→ **TEXTAUSZUG**:
╔══

Die Liste der Maßnahmen, die das VW-Management am 27.10.2024 vorgelegt hat, zielt zunächst auf eine Einsparung von vier Milliarden der zehn Milliarden Euro, die von der Arbeitnehmerseite als „Giftliste“ betitelt wurde (IGM 2024 b). Der Haustarifvertrag gilt für die sechs Standorte der VW AG (Braunschweig, Emden, Kassel, Salzgitter, Wolfsburg), die VW-Töchter Financial Services, Immobilien sowie der dx.one GmbH mit zusammen 120.000 Beschäftigten. Gekündigt wurden zudem auch die Verträge zur Beschäftigungssicherung der VW Sachsen GmbH (Chemnitz, Dresden, Zwickau) mit 11.640 Beschäftigten sowie der VW-Osnabrück GmbH, wo 2.300 Menschen arbeiten. Gekündigt wurden die Tarifverträge zum Einsatz von Zeit- und Leiharbeit (organisiert über VW Group Services (zwischen 10.000 und 13.400 Arbeitsplätze), Wolfsburg AG und externe Anbieter (Leiharbeit), deren Laufzeiten ohnehin am 30.11.2024 auslaufen. Beschäftigte in Leiharbeit (ohne VW Group Services) waren stets die ersten Streichposten vergangener Restrukturierungsprogramme. Ihre Zahl ist aktuell an allen VW-Standorten quasi auf null heruntergefahren. Übernahmen, die in der Vergangenheit noch üblich waren, gibt es kaum noch. Das VW-Management fordert nun, in Zukunft nur noch Zeit- und Leiharbeitskräfte zu Bedingungen der Tarife der Leiharbeitsbranche zu beschäftigen, deren Entgelte in den letzten Jahren zwar gestiegen, aber immer noch deutlich unter den VW-Konditionen liegen. Der auch gekündigte Tarif Plus-Tarifvertrag betrifft Beschäftigte mit Experten- und Spezialfunktionen. Sie haben abweichend von der Kernbelegschaft höhere Arbeitszeiten, aber bessere Boni und diverse andere Vergünstigungen. Ziel ist es, die Boni in Zukunft an die tarifliche Erfolgsbeteiligung zu koppeln. Unklar blieb bisher, was mit dem Bestandsschutz für Beschäftigte passiert, deren Arbeitsverhältnisse vor 2005 begonnen haben, also unter den Haustarifvertrag I fallen.

╚══

→ **VORLIEGENDE ZEILEN**:
╔══

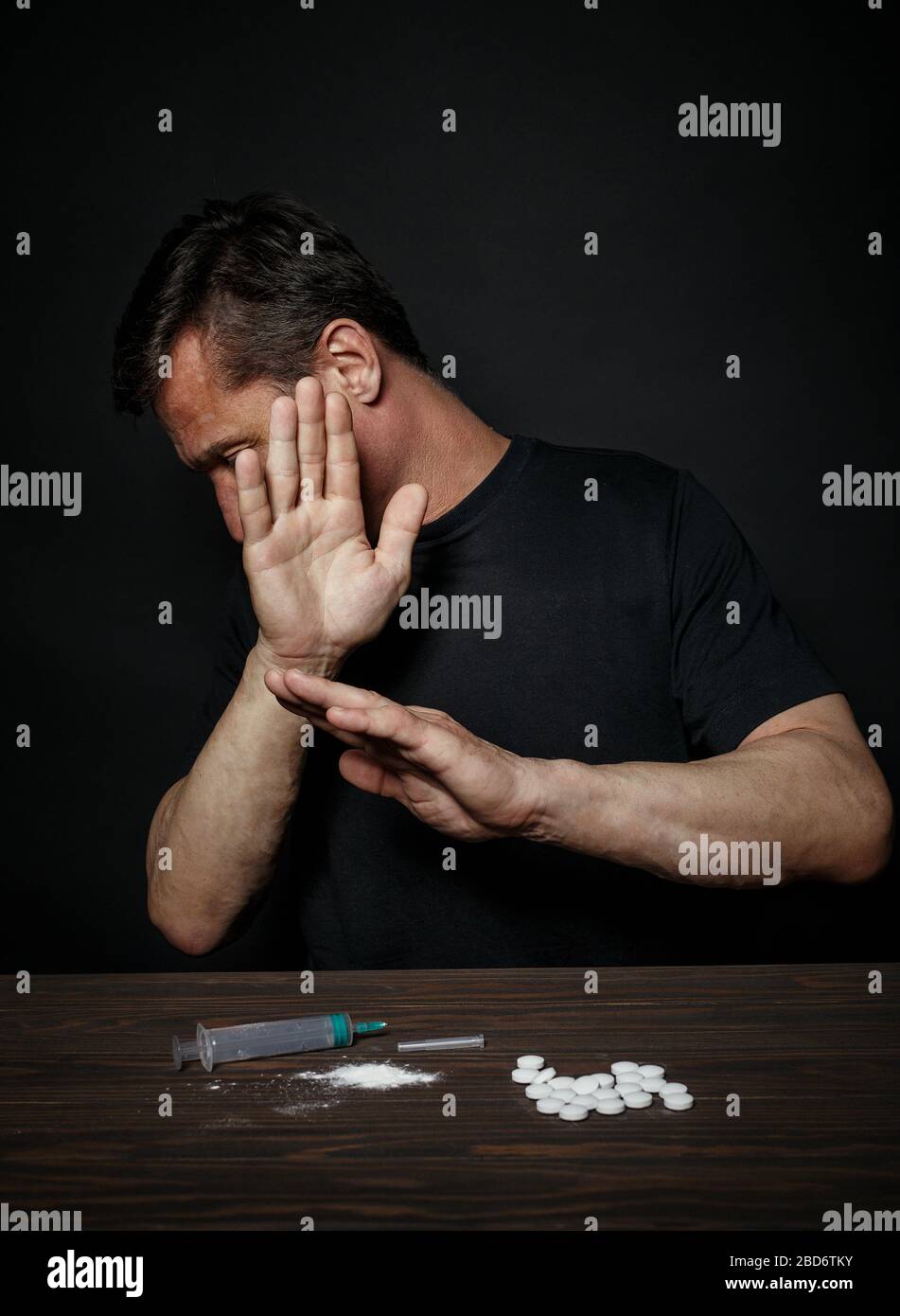 L'uomo in disperazione dalla tossicodipendenza è seduto a un tavolo Foto Stock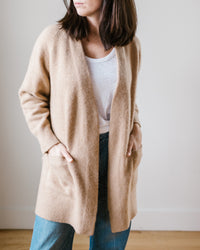 Woman wearing a beige 100% Cashmere Margaret O'Leary Luxe Sweater Coat, white top, and blue jeans standing against a neutral background.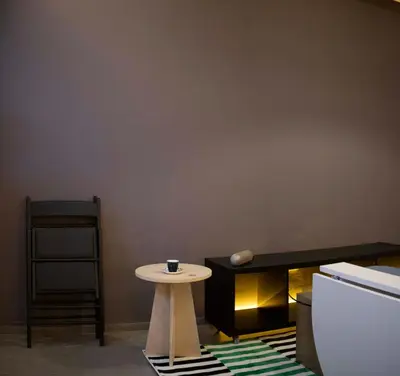 a small table with a cup on it in a room at Design Apartment near the Bomonti in Istanbul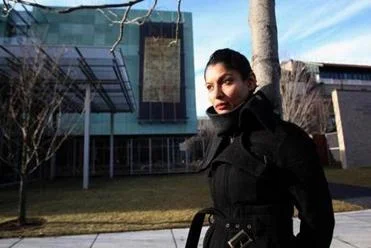 Artist Hamra Abbas in front of "Wall Hanging I" on the facade of the Isabella Stewart Gardner Museum.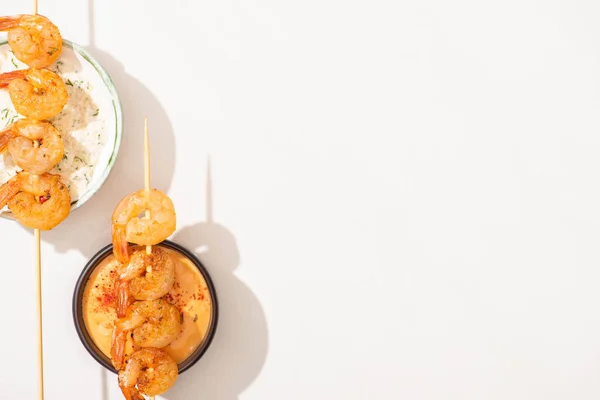 Top view of delicious fried prawns on skewers with sauces on white background — Stock Photo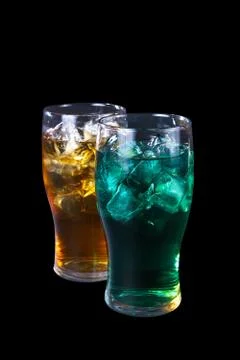 Two summer cocktail on isolated black background Stock Photos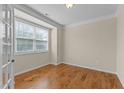 Neutral bedroom featuring hardwood floors, crown molding, window with blinds and natural light at 1021 Traditions Meadow Dr, Wake Forest, NC 27587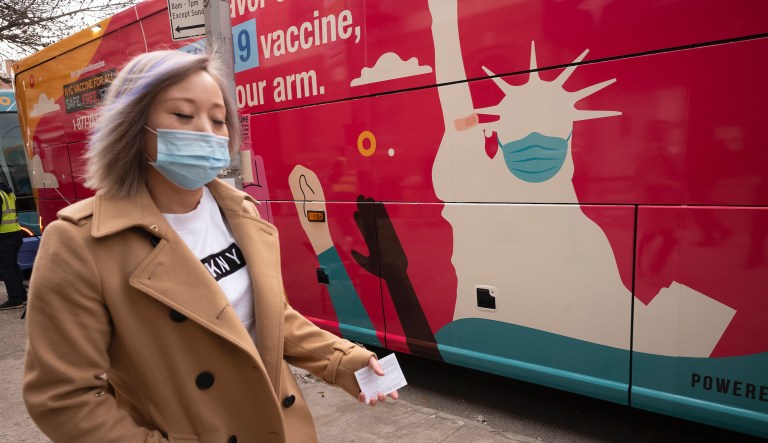 A woman carries her vaccination card after receiving the Johnson & Johnson COVID-19 vaccine, Wednesday, April 7, 2021 in the Sunset Park neighborhood of New York.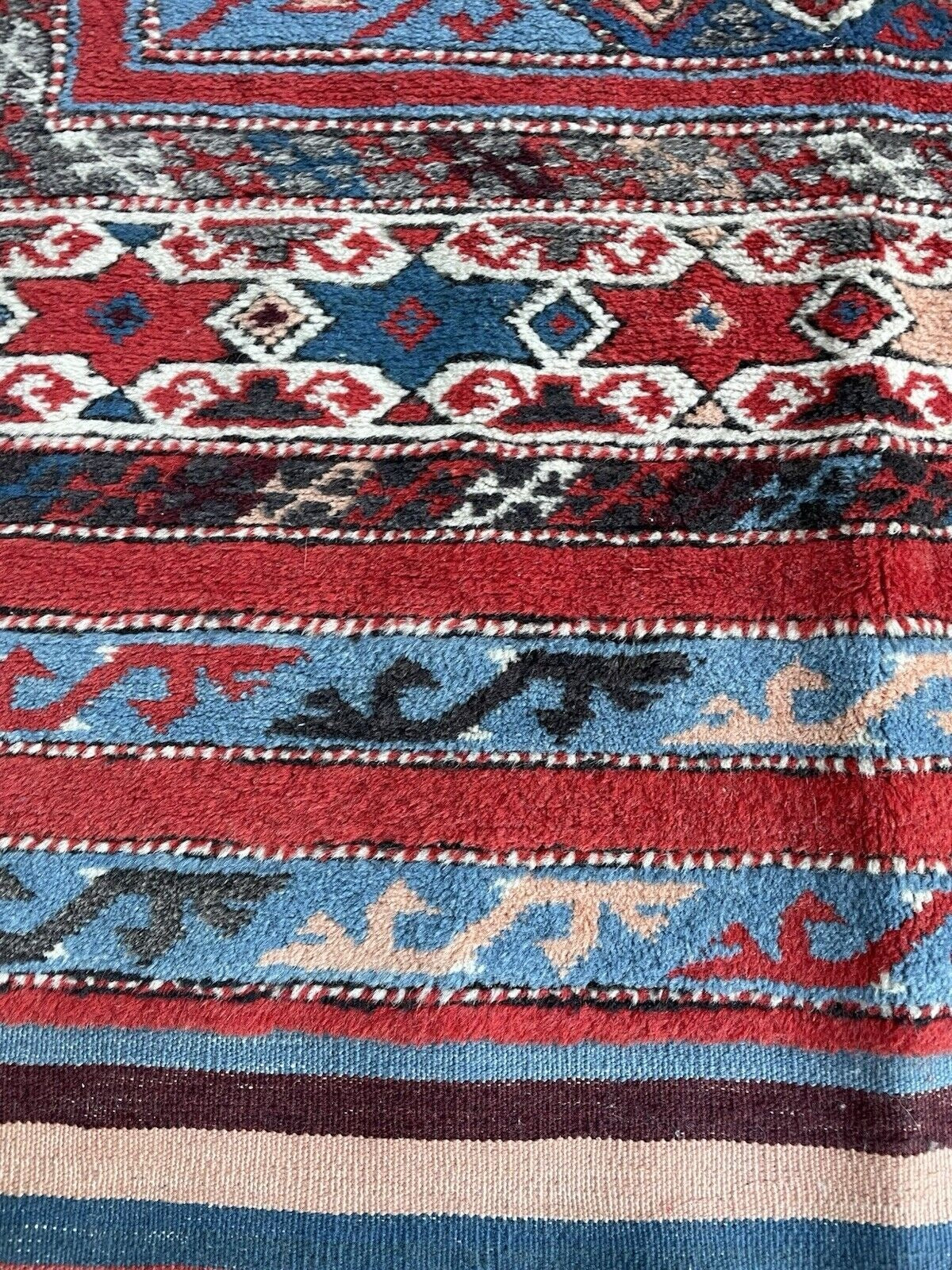 Stylized border weave in layered geometric shapes

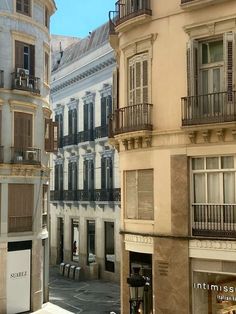 several buildings with balconies and people walking on the sidewalk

╚══

→ **AUFGABE 1**: Wie viele Menschen arbeiten laut Textauszug bei der VW-Osnabrück GmbH?
→ **AUFGABE 2**:
Prüfen Sie, ob die folgenden Aussagen mit dem Textauszug übereinstimmen, und belegen Sie jede Antwort mit den entscheidenden Worten des Textauszugs:
(a) Die Tarifverträge zum Einsatz von Zeit- und Leiharbeit laufen am 30.11.2024 aus.
(b) Beschäftigte unter dem Plus-Tarifvertrag haben niedrigere Arbeitszeiten als die Kernbelegschaft.
(c) Die Übernahme von Leiharbeitskräften ist bei VW weiterhin üblich.

→ **ANTWORT 1**: Bei der VW-Osnabrück GmbH arbeiten 2.300 Menschen.

→ **ANTWORT 2**:
(a) Ja: „deren Laufzeiten ohnehin am 30.11.2024 auslaufen“
(b) Nein: „Sie haben abweichend von der Kernbelegschaft höhere Arbeitszeiten“
(c) Nein: „Übernahmen, die in der Vergangenheit noch üblich waren, gibt es kaum noch.“